The Reserve Bank of India (“RBI”) issued the Electronic Trading Platforms (Reserve Bank) Directions, 2018 (“ETP Directions”) on October 5, 2018 with a view to regulate the financial system of the country and in exercise of the powers conferred on the RBI under the Reserve Bank of India Act, 1934 (“RBI Act”).
In terms of the ETP Directions, an “electronic trading platform” (“ETP”) means any electronic system, other than a recognised stock exchange, on which transactions in eligible instruments are contracted. The term “eligible instruments” has in turn been defined under the ETP Directions to include securities (of central government, a state government or such local authority as may be specified in this behalf by the central government), money market instruments (including repo, reverse repo, certificate of deposit, commercial usance bill, commercial paper and other debt instruments of original or initial maturity up to one year that the RBI may specify), foreign exchange instruments, derivatives and other instruments of like nature. It should be noted that “foreign exchange instruments” have not been defined under the ETP Directions or the RBI Act and the interpretation of this term may likely take colour from the meaning assigned to “foreign exchange” in the exchange control regulations.
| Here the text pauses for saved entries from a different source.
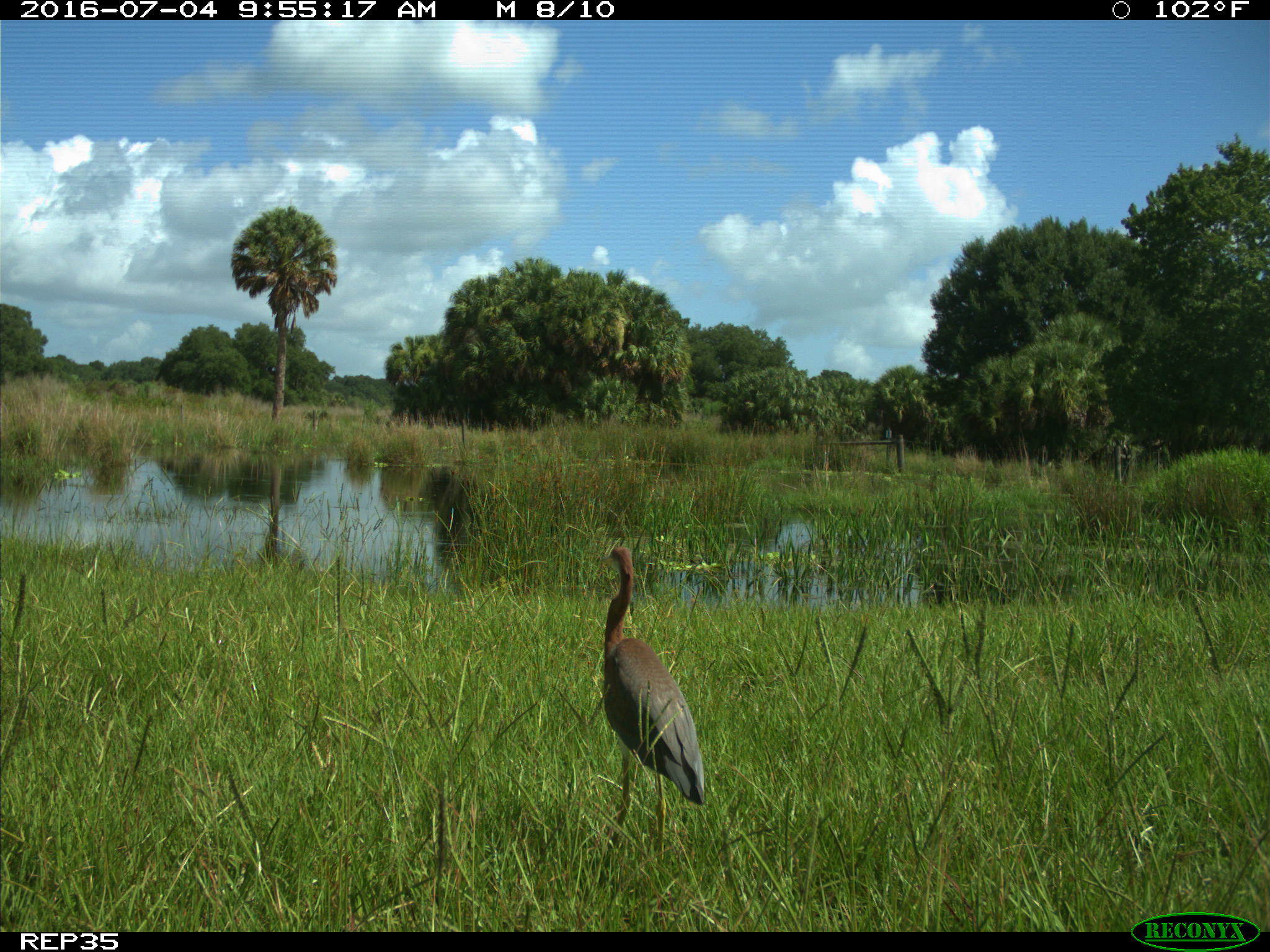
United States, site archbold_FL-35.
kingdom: Animalia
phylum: Chordata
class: Aves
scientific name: Aves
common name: birds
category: unidentified bird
The ETP Directions apply to “entities” (defined as an agency formed as a company and incorporated under Indian company law) which are operating ETPs to transact trade in “eligible instruments”. Such entities are required to obtain prior authorisation of the RBI for operating ETPs. ETPs existing and operating on or before the commencement of the ETP Directions were also required to make an application for authorisation within a period of six months from the date of the directions. ETPs authorised by the RBI are only permitted to host transactions in instruments approved by the RBI.
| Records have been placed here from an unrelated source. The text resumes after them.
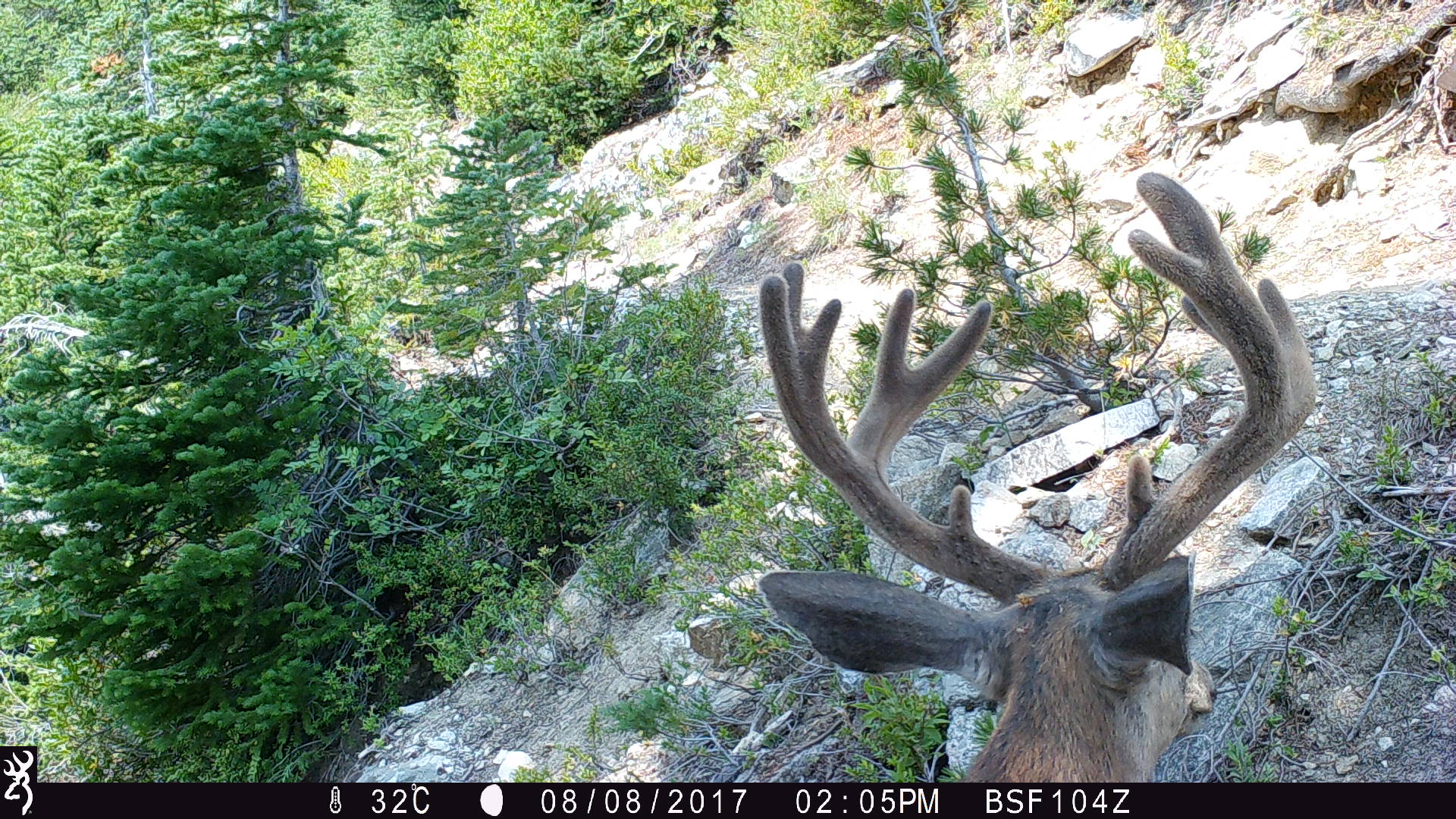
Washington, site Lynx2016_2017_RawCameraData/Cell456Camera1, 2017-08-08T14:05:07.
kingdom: Animalia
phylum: Chordata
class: Mammalia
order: Artiodactyla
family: Cervidae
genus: Odocoileus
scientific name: Odocoileus hemionus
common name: mule deer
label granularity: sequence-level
The ETP Directions include certain criteria which need to be met by the ETP operator in order to obtain authorization from the RBI, which include amongst other things, conditions as to its incorporation and management, financial criteria and technological requirements. One of the key conditions imposed under the ETP Directions is that the ETP operator should be a company incorporated in India and the existing entities operating ETPs, without being incorporated in India, are required to conform to the requirement of incorporation in India within a period of one year from the date of issue of authorisation by the RBI. However, this criterion does not apply to ETPs operated by scheduled commercial banks in India.
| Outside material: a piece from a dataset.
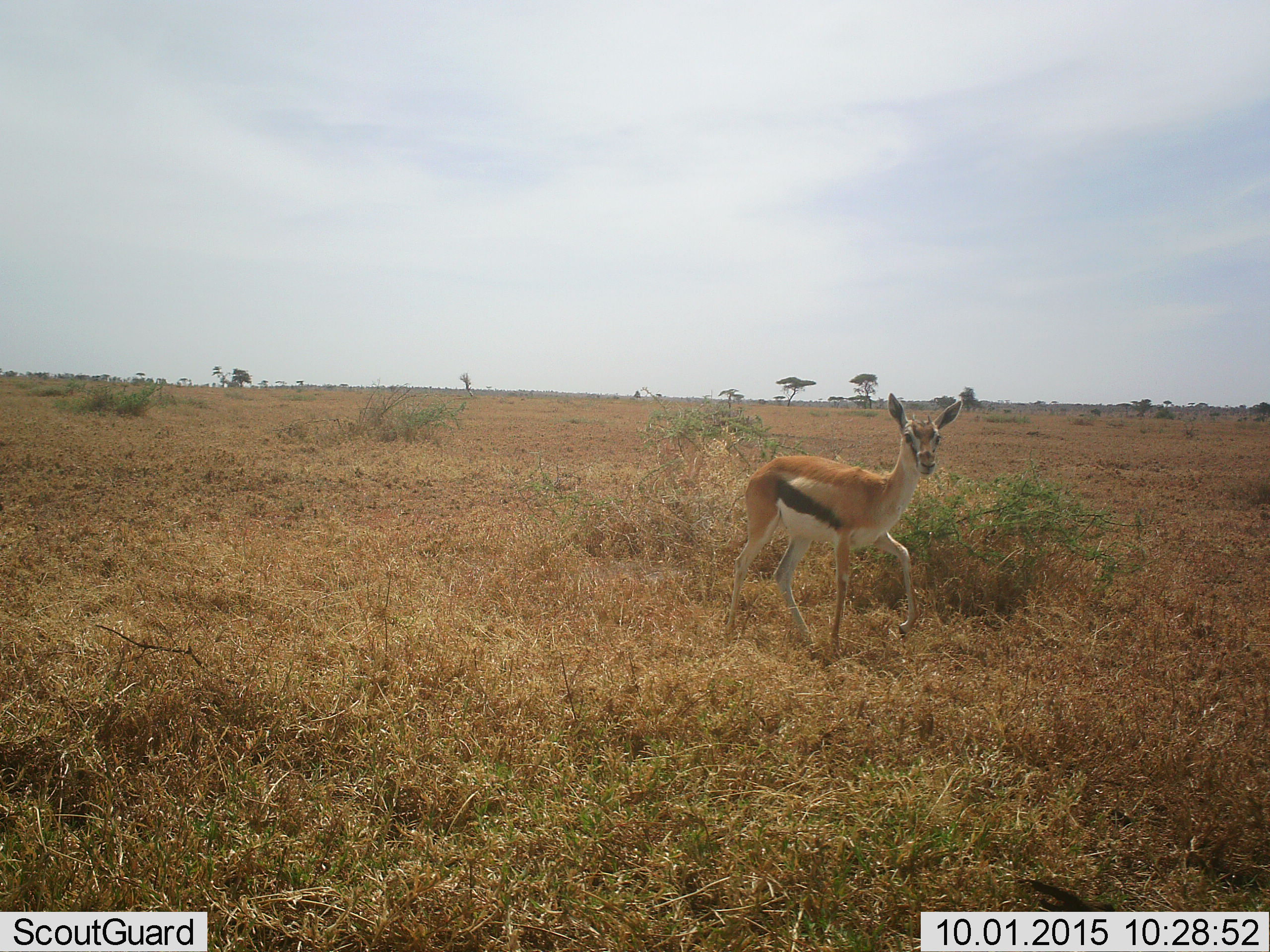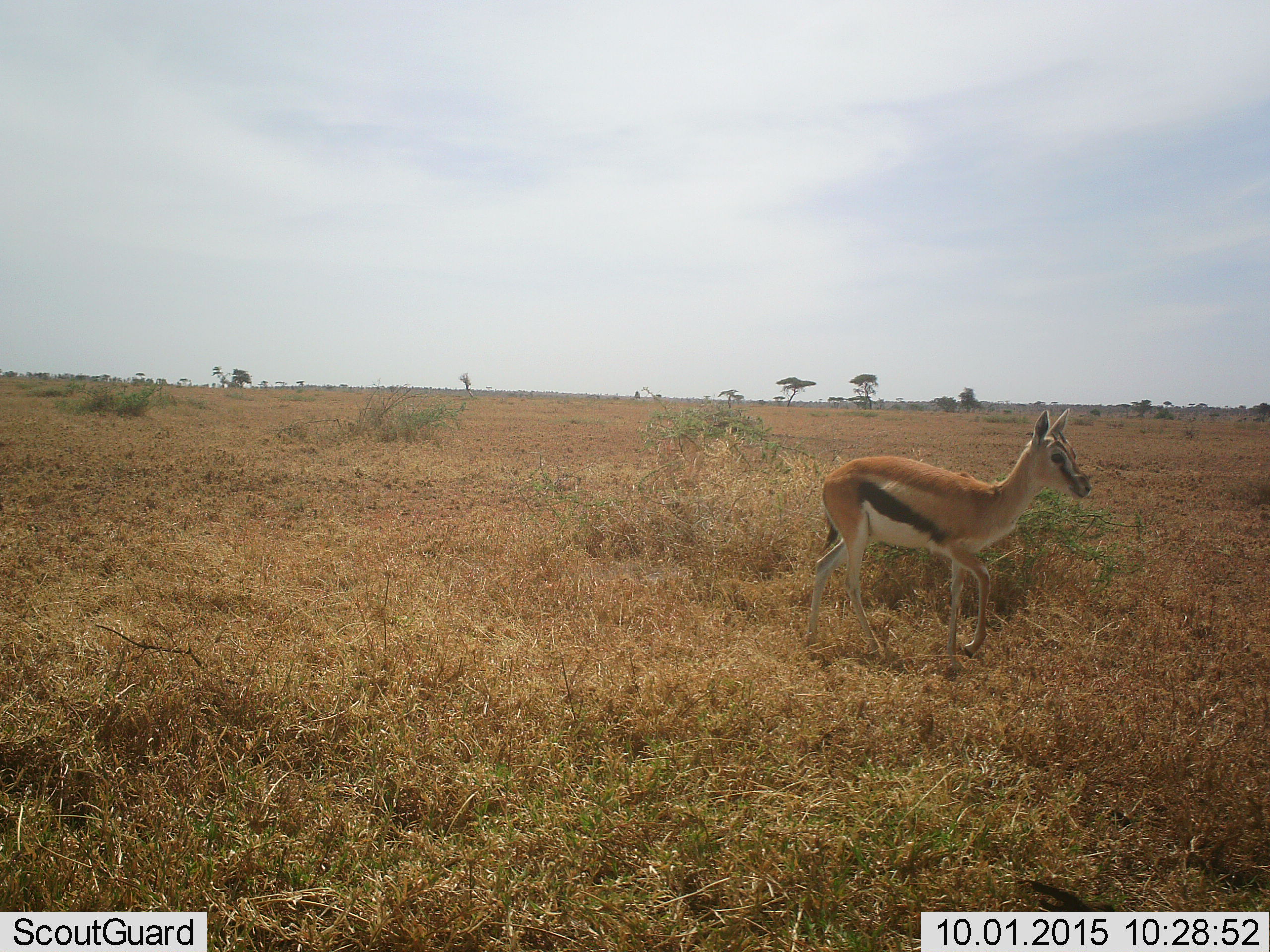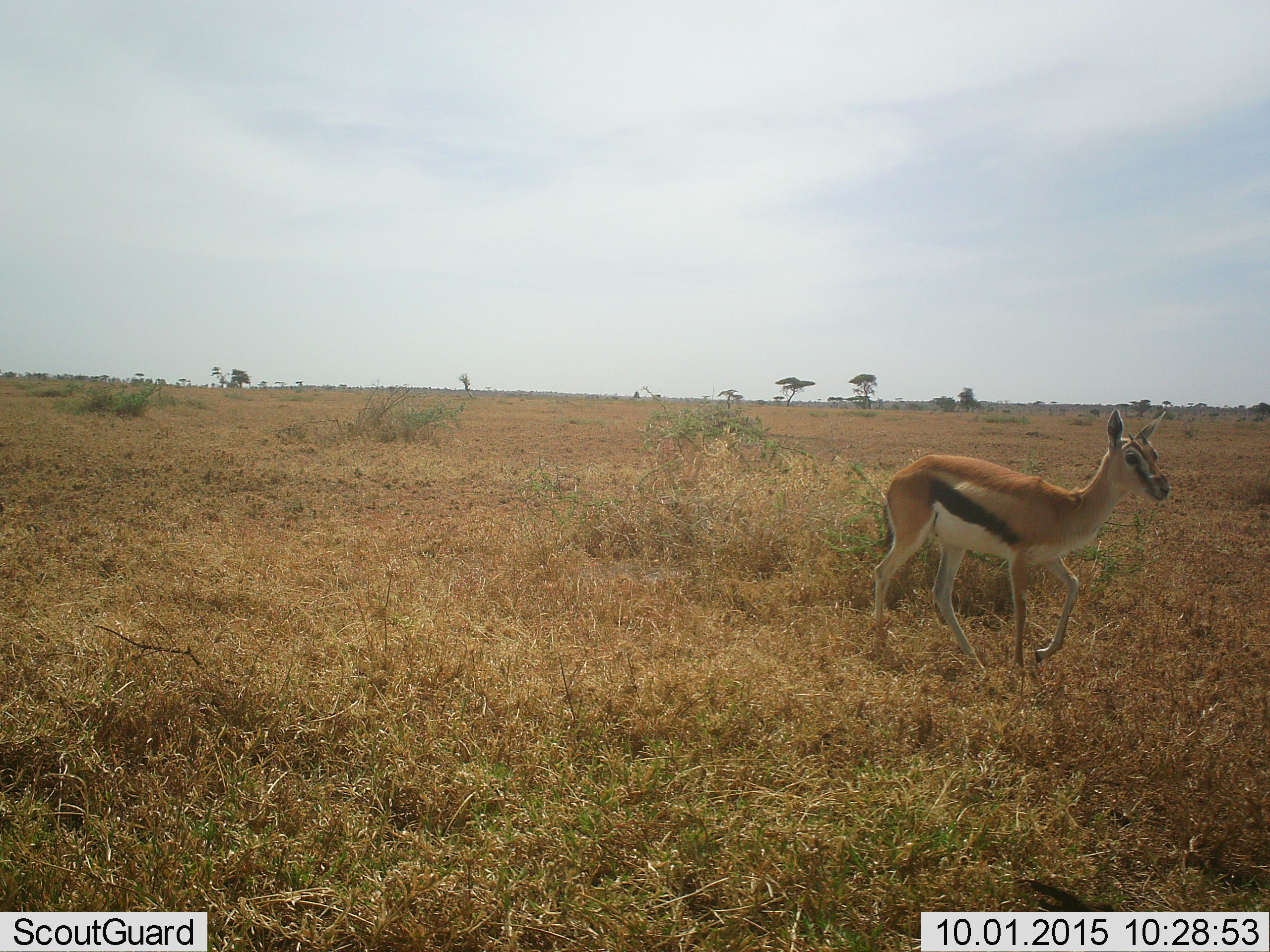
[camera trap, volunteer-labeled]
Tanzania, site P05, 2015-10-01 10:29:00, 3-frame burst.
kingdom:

The ETP Directions also detail the operating framework to be adopted by ETPs which includes directions on various operational aspects including fair access and participation norms for members (including a robust due diligence of members and non-discriminatory information dissemination), risk management, disclosure of conflicts of interest, outsourcing, technology and information security, maintenance of data and records and reporting of information to regulatory authorities.
A specific exemption has been granted to electronic trading platforms operated by banks for their customers (acting as users) on a bilateral basis subject to the condition that such platforms do not extend direct or indirect access to market makers in any market for eligible instruments, which would include, for the purpose of foreign exchange transactions, authorized dealers.
One of the key questions that emerge from the ETP Directions is whether these directions would apply to offshore trading platforms which operate in markets outside India but enable Indian domiciled entities to participate on the platform to access offshore financial markets. The annual report of the RBI dated August 29, 2018, suggests that regulation of such offshore platforms may not have been the primary objective underlying the ETP Directions and indicates that the objective of the framework may have been “to improve transparency, reduce transaction time and cost, facilitate efficient audit trails, improve risk controls and enhance market monitoring in the financial markets regulated by the Reserve Bank”. However, in the absence of the ETP Directions providing any express exceptions in this regard, such offshore platform providers will need to evaluate their operational and business models closely to assess the implications of these directions on their operations in India or with Indian clients.